Clause 65. An apparatus for switching between communication networks, comprising; means for receiving one or more signals via a first wireless communication network with a mobile device; means for determining a second wireless communication network is available based at least in part on a location of the mobile device and a time; means for detaching the mobile device from the first wireless communication network at the time if the second wireless communication network is available; and means for receiving one or more signals from the second wireless communication network with the mobile device after the time.


Clause 66. An apparatus for communicating on a wireless network, comprising: means for determining a context for a user equipment; means for detecting one or more applications executing on the user equipment; means for determining one or more wireless communication networks based at least in part on the context and the one or more applications; means for detecting at least one of the one or more wireless communication networks; and means for connecting to the at least one of the one or more wireless communication networks based at least in part on priority values associated with the context and the one or more applications.

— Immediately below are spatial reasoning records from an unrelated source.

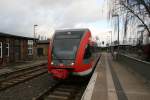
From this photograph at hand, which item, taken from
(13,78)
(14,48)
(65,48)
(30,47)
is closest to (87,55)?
(65,48)

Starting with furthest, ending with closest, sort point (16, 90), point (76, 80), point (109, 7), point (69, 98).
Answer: point (109, 7), point (76, 80), point (16, 90), point (69, 98)

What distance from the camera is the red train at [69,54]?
12.5 m

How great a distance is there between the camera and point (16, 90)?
1166 centimetres

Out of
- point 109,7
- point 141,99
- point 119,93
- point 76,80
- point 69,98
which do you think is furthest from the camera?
point 109,7

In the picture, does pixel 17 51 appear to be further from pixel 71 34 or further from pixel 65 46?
pixel 65 46

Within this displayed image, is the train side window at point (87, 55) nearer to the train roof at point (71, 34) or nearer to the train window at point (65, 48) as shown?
the train window at point (65, 48)

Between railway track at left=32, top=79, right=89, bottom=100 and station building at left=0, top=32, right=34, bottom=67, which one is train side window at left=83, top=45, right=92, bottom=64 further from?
station building at left=0, top=32, right=34, bottom=67

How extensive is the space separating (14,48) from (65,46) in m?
18.4

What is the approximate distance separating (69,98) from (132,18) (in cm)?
874

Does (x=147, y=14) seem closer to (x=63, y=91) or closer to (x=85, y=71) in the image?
(x=85, y=71)

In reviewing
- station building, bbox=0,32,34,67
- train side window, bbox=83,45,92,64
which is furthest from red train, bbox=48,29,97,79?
station building, bbox=0,32,34,67

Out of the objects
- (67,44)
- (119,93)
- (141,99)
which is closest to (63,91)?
(67,44)

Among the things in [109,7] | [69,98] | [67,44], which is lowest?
[69,98]

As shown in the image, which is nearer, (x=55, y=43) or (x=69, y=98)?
(x=69, y=98)
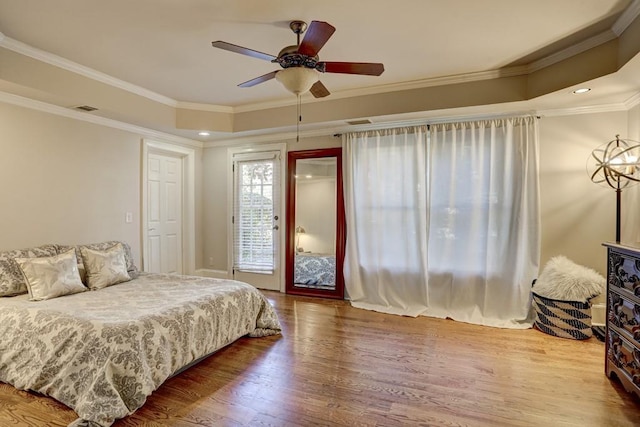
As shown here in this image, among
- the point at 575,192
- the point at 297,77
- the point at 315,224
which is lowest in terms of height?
the point at 315,224

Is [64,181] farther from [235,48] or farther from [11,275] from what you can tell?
[235,48]

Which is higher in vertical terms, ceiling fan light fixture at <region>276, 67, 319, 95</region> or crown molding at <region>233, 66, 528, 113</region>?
crown molding at <region>233, 66, 528, 113</region>

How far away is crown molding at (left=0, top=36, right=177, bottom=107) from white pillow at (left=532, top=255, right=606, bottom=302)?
493 centimetres

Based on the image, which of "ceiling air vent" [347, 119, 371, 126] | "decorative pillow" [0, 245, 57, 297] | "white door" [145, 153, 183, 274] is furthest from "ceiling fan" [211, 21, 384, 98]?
"white door" [145, 153, 183, 274]

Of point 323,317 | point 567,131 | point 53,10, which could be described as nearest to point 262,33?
point 53,10

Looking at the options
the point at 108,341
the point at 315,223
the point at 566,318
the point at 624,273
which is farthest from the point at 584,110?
the point at 108,341

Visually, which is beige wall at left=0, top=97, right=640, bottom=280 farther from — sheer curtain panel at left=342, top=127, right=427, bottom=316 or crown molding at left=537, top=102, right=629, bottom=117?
sheer curtain panel at left=342, top=127, right=427, bottom=316

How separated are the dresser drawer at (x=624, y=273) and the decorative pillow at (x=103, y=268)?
429 cm

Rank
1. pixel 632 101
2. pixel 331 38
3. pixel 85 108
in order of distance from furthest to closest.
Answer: pixel 85 108 → pixel 632 101 → pixel 331 38

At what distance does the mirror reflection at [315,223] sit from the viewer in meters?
4.63

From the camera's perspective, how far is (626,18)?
2.33m

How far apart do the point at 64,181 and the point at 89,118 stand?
79 centimetres

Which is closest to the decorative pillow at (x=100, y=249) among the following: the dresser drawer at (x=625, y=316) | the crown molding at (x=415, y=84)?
the crown molding at (x=415, y=84)

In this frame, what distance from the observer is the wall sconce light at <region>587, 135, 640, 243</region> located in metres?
3.02
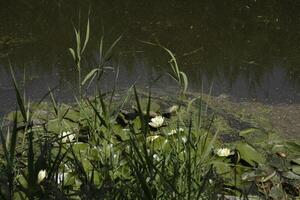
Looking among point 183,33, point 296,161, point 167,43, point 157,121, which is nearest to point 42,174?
point 157,121

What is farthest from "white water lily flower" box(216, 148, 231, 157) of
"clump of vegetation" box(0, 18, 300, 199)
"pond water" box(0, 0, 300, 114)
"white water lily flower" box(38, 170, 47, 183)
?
"white water lily flower" box(38, 170, 47, 183)

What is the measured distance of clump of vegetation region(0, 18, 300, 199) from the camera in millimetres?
1495

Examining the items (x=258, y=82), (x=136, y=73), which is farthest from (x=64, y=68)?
(x=258, y=82)

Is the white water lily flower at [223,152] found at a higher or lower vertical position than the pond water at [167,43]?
lower

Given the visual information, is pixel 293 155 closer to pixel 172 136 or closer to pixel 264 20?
pixel 172 136

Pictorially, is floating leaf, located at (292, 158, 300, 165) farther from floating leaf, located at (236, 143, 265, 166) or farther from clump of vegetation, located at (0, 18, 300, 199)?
floating leaf, located at (236, 143, 265, 166)

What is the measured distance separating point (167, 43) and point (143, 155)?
1.55 meters

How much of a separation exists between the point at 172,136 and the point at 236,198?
35 cm

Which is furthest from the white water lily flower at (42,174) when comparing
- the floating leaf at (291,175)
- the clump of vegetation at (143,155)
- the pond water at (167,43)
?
the pond water at (167,43)

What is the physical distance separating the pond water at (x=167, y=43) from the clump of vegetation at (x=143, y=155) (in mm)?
242

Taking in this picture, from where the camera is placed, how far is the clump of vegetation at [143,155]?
150 centimetres

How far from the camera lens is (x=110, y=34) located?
3293 mm

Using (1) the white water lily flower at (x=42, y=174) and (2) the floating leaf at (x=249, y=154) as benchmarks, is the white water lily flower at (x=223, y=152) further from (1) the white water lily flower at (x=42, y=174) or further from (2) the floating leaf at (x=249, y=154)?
(1) the white water lily flower at (x=42, y=174)

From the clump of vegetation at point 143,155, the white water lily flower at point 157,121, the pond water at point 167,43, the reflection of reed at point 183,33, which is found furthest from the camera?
the reflection of reed at point 183,33
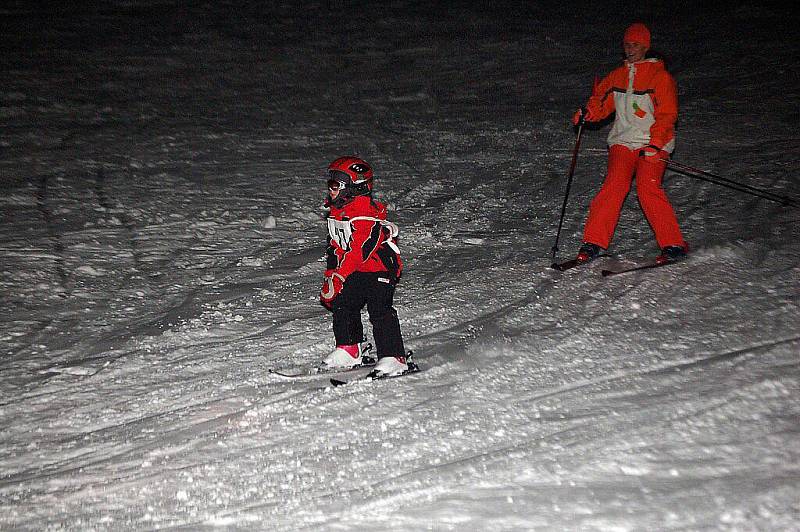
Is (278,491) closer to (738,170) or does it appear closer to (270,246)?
(270,246)

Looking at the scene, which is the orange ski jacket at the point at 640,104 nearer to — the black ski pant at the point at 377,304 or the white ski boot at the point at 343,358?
the black ski pant at the point at 377,304

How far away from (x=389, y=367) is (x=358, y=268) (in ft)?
1.93

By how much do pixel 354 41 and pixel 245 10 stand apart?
348 centimetres

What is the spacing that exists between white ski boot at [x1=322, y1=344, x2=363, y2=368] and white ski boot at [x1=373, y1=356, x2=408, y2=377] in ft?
0.67

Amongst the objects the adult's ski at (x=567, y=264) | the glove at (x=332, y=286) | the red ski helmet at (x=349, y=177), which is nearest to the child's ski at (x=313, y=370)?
the glove at (x=332, y=286)

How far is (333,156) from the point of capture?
968 centimetres

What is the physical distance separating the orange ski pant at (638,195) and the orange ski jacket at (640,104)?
116mm

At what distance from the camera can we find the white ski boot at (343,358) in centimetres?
474

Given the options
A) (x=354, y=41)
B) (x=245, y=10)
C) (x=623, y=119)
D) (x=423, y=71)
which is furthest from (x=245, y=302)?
(x=245, y=10)

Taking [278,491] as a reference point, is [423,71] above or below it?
above

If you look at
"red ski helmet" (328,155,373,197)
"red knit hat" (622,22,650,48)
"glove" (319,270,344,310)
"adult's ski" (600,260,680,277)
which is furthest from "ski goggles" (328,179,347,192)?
"red knit hat" (622,22,650,48)

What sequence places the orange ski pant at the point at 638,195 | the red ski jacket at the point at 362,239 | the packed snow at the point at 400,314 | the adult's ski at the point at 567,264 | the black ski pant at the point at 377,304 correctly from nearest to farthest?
1. the packed snow at the point at 400,314
2. the red ski jacket at the point at 362,239
3. the black ski pant at the point at 377,304
4. the orange ski pant at the point at 638,195
5. the adult's ski at the point at 567,264

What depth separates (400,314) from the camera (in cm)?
559

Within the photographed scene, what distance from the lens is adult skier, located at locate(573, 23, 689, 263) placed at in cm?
577
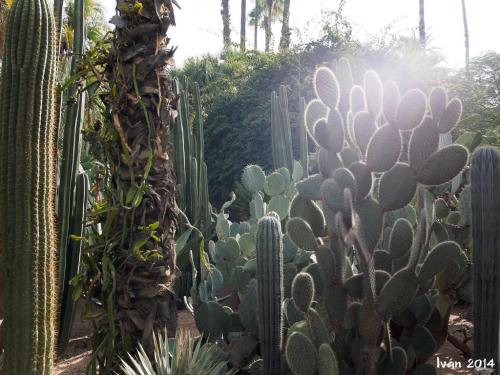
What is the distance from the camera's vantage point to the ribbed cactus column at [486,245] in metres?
2.68

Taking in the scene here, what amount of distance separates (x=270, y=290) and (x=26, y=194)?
112 cm

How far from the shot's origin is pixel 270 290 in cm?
255

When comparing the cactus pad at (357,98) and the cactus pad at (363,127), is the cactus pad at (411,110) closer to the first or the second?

Clause 67. An apparatus for providing satellite coverage forecasts, comprising: means for receiving satellite observation information from a plurality of mobile devices including an observation time and an observation location for each of a plurality of satellite observations performed by the plurality of mobile devices; means for determining satellite location information based at least in part on the satellite observation information; means for generating an observation forecast based at least in part on the satellite observation information and the satellite location information; and means for providing the observation forecast to one or more mobile devices, wherein the observation forecast includes an indication of one or more detectable satellite vehicles based on an estimated position and a time.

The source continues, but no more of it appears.